Return the exact lines spanning from the line with "scientific name: Notamacropus" through the last line of the entries, boundaries included, and no others.
Start of Block
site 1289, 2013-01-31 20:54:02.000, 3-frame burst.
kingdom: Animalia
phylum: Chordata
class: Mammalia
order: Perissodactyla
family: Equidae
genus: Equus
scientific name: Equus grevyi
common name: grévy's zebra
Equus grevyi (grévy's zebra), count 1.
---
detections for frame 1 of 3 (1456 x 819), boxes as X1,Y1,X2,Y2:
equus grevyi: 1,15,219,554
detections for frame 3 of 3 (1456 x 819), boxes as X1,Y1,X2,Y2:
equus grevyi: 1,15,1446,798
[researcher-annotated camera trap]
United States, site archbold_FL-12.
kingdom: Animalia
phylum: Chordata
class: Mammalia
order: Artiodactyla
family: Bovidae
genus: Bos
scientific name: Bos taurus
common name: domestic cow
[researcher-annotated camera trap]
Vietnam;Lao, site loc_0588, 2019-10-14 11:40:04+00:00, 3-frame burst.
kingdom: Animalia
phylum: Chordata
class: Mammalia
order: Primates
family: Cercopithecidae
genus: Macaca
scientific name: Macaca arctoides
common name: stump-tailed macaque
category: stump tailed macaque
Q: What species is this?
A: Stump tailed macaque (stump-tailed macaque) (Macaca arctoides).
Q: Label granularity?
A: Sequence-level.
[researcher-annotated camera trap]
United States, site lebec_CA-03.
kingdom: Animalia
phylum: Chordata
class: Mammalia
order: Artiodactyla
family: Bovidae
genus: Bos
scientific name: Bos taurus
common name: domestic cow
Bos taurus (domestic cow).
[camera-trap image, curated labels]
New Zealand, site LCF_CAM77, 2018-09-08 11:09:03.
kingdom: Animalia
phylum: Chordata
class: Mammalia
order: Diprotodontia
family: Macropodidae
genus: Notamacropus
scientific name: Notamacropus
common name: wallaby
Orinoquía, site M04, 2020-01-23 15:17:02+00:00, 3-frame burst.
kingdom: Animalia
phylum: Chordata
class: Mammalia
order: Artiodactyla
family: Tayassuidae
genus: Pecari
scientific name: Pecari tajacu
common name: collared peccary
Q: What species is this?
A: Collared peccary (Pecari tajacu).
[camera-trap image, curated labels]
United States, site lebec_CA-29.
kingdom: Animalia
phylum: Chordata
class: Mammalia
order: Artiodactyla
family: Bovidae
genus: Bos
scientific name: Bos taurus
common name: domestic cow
End of Block
_Task result_.
scientific name: Notamacropus
common name: wallaby
Orinoquía, site M04, 2020-01-23 15:17:02+00:00, 3-frame burst.
kingdom: Animalia
phylum: Chordata
class: Mammalia
order: Artiodactyla
family: Tayassuidae
genus: Pecari
scientific name: Pecari tajacu
common name: collared peccary
Q: What species is this?
A: Collared peccary (Pecari tajacu).
[camera-trap image, curated labels]
United States, site lebec_CA-29.
kingdom: Animalia
phylum: Chordata
class: Mammalia
order: Artiodactyla
family: Bovidae
genus: Bos
scientific name: Bos taurus
common name: domestic cow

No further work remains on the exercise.